Livy darling, I am thus far.1 Coming up from Homer I got acquainted with Rev. Mr. Foster, Episcoapal City Missionary of Syracuse, a noble, splendid fellow—a Twichell. He tells yarns, smokes occasionally, has weaknesses & lovable vices, just like a good, genuine human being, instead of a half-restored theological corpse like some [ pea preachers]. Sails right into the meat & marrow of a thing with a [whole-hearted] cordiality that makes you think what a pity it is there are so many people in the world who never know what it is to have anything more than a ‸mere‸ lukewarm, half-way interest in the pleasures & duties that fall to their lot.2
Last night when the lecture was over, two ladies came forward heartily & shook me by the hand & called me “Sam Clemens, the very same old Sam”—& when the explanations came out, by & by, they were two-little-girl friends of my early boyhood—children with me when I was half as old [as] Sammy Moffett. They both saw me once, ten years ago, but I did not see [them. ( One] [ had has] been married 13 years & the other about 20. One was Mary Bacon & the other Kitty Shoot. They seemed like waifs from some vague world I had lived in ages & ages & ages ago—myths—creatures of a dream.5

SLC to OLC, 4 Dec 1871, Geneva, N.Y. (UCCL 00685), n. 5. 

Reportedly Twain spent Sunday in Homer then departed  on the 4th and returned to Syracuse, then took what was the Auburn and Syracuse Line, now part of the New York Central and Hudson River RR to Geneva.

December 4 - Linden Hall, Geneva, New York - "Artemus Ward"

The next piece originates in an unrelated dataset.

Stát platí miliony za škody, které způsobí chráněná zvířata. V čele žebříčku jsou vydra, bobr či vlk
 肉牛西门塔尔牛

Sam returned along the New York Central and Hudson River RR to Auburn.

December 5 - Academy of Music, Auburn, New York - "Artemus Ward"

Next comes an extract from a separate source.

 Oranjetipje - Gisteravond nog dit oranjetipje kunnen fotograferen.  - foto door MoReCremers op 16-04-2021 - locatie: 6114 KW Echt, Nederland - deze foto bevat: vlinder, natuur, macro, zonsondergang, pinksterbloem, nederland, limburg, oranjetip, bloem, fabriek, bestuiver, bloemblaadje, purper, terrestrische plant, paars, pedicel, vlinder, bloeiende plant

After lecturing in Geneva on 4 December, Clemens probably spent the following morning there before departing for the adjacent town of Auburn. His 5 December Auburn audience numbered over a thousand, and possibly included his Nevada friend Robert M. Howland (20 Nov 71 to Howland). The Auburn Advertiser remarked that the Artemus Ward talk, “even had it been divested of all the embellishment of humorous anecdote, would have still been decidedly interesting” (“The Lecture,” 6 Dec 71, 3).  SLC to OLC, 5 Dec 1871, Auburn, N.Y. (UCCL 00686), n. 1. 

Sam returned from Auburn to Syracuse on the  New York Central and Hudson River RR.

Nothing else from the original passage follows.